Avec notre correspondante à Rangoun, Juliette Verlin et Christophe Paget, du service International de RFI

La journée de manifestations s'est ouverte à Rangoun avec un attroupement un peu étrange, autour de la pagode Sule. Des jeunes Birmans, tous habillés de noir, portent sur leurs épaules ce qui ressemble à un cercueil recouvert d'un drap blanc. leur cortège se déplace lentement, presque avec révérence. L'un des marcheurs porte une photo du commandant en chef Min Aung Hlaing devant lui. Une fois arrivés à la pagode, ils déposent le faux cercueil à terre et le piétinent devant les caméras. Ils viennent de mimer une cérémonie funéraire assez violente, du commandant en chef de la Tatmadaw, le nom de l'armée birmane, au pouvoir depuis le putsch du 1er février.

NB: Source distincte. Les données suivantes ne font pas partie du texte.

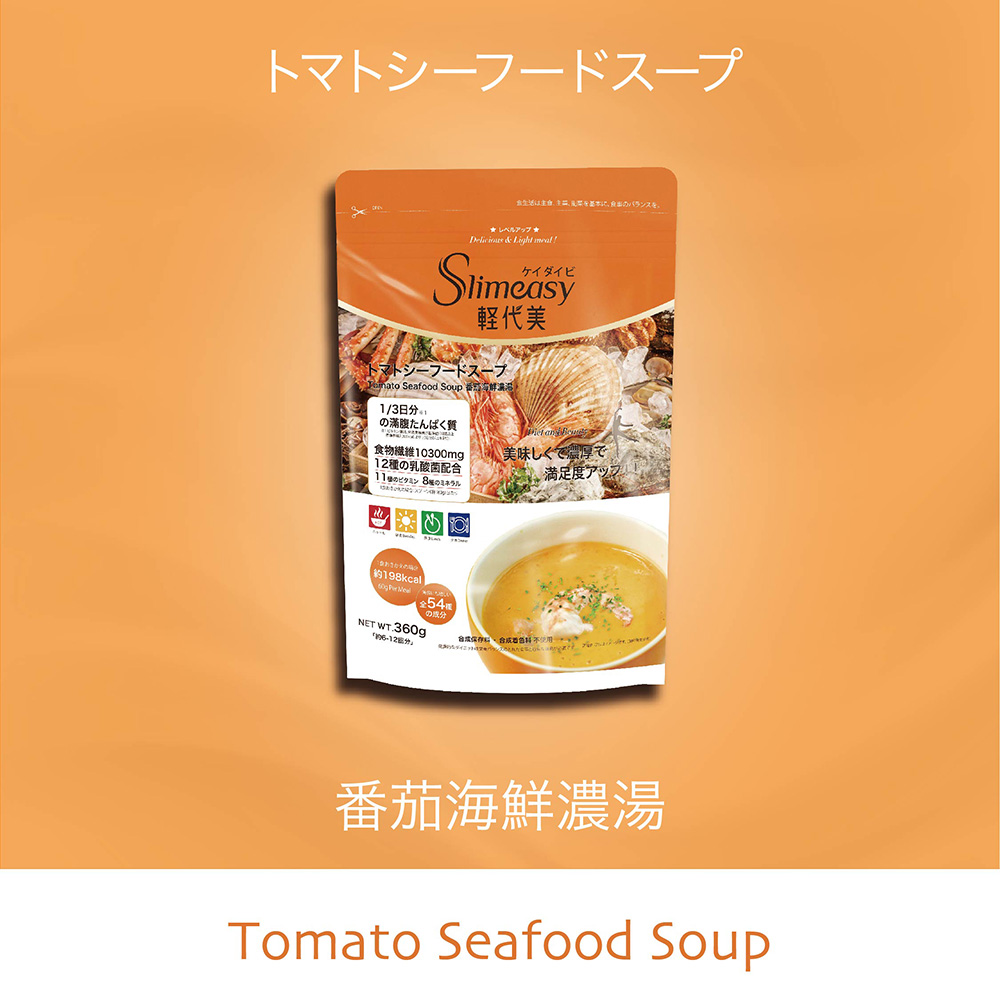 【Slimeasy輕代美】蕃茄海鮮濃湯家庭號(每袋360g)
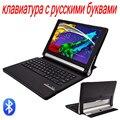Para lenovo yoga tablet 2 10 1050 1050f/l 1051 1051f/l extraíble inalámbrico bluetooth teclado ruso + cuero de la pu caso del soporte de la cubierta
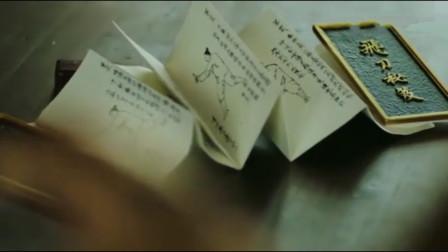 厂公武功独步天下,修炼小李飞刀绝技,画面打击感震撼人心!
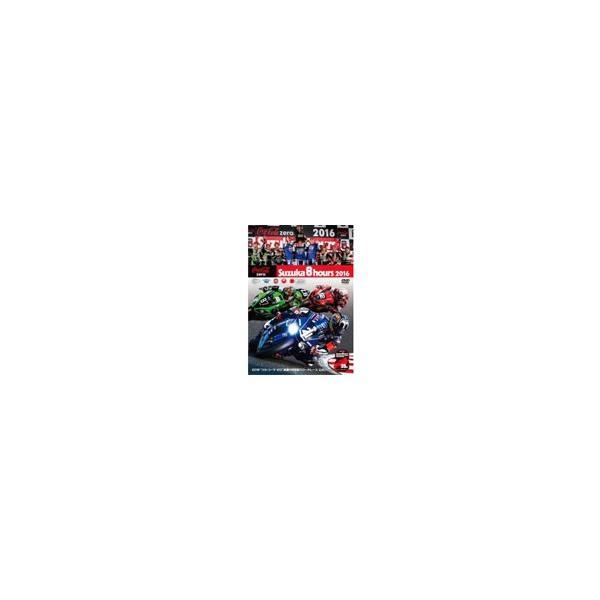 """2016""""コカ・コーラ ゼロ""""鈴鹿8時間耐久ロードレース公式DVD/モーター・スポーツ[DVD]【返品種別A】"""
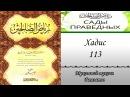 Сады праведных, хадис № 113 ( на кумыкском языке )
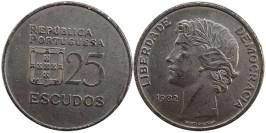 25 эскудо 1982 Португалия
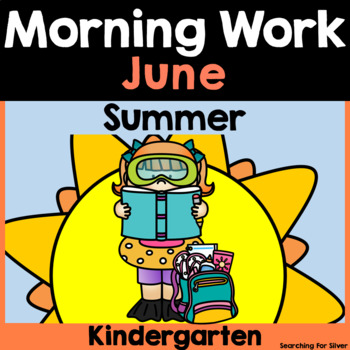 Summer Morning Work {Kindergarten}
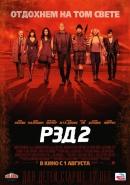 Смотреть фильм РЭД 2 онлайн на Кинопод бесплатно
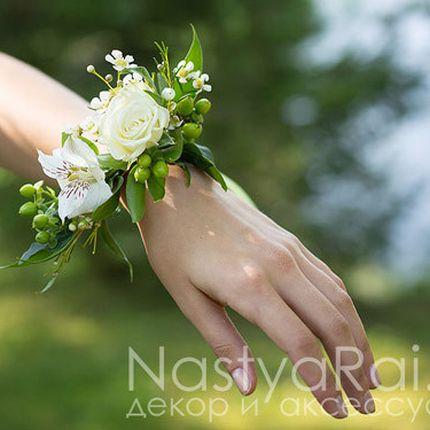 Браслет для невесты из цветов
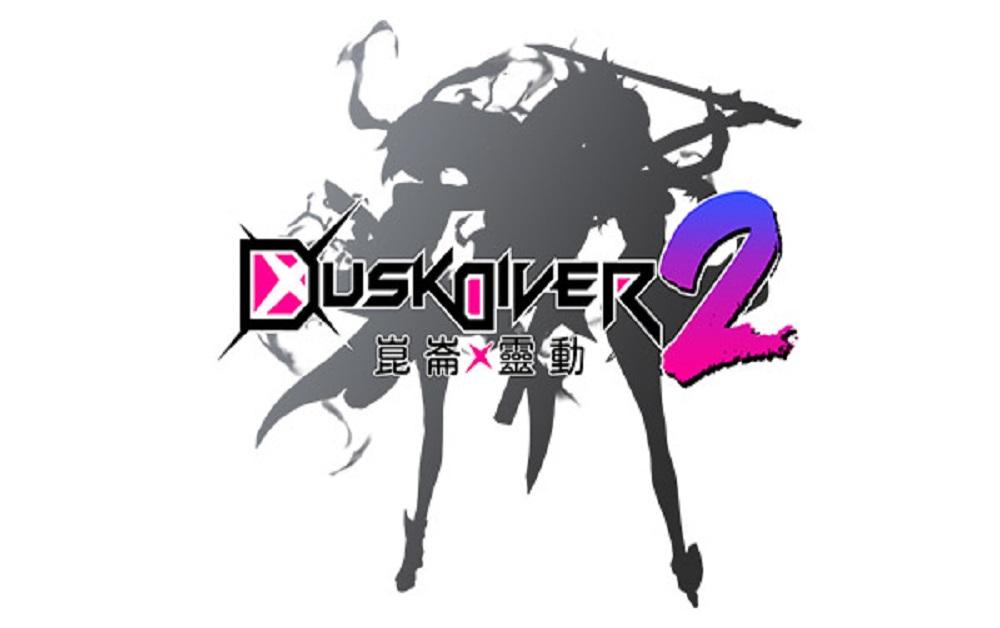 Dusk Diver 2 | Game é anunciado para PS4, Switch e PC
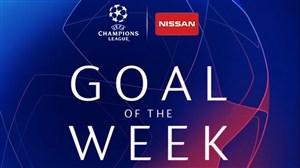 مرور گلهای هفته سوم لیگ قهرمانان اروپا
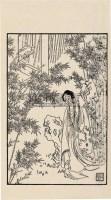 清·改绮 绘 红楼梦图咏 -  - 古籍善本 - 2011春季艺术品拍卖会(一) -收藏网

Dans d'autres rues de la capitale économique du pays, de jeunes Birmanes manifestent en robes de princesses Disney. Plus loin, ce sont des culturistes qui demandent le départ des militaires - et ils le font torses nus -, pendant que d’autres, déguisées en Spiderman, interpellent le studio américain Marvel : a-t-il besoin d’un nouveau « super-vilain ?

« Min Aung Hlaing, je te déteste plus que mes règles ! »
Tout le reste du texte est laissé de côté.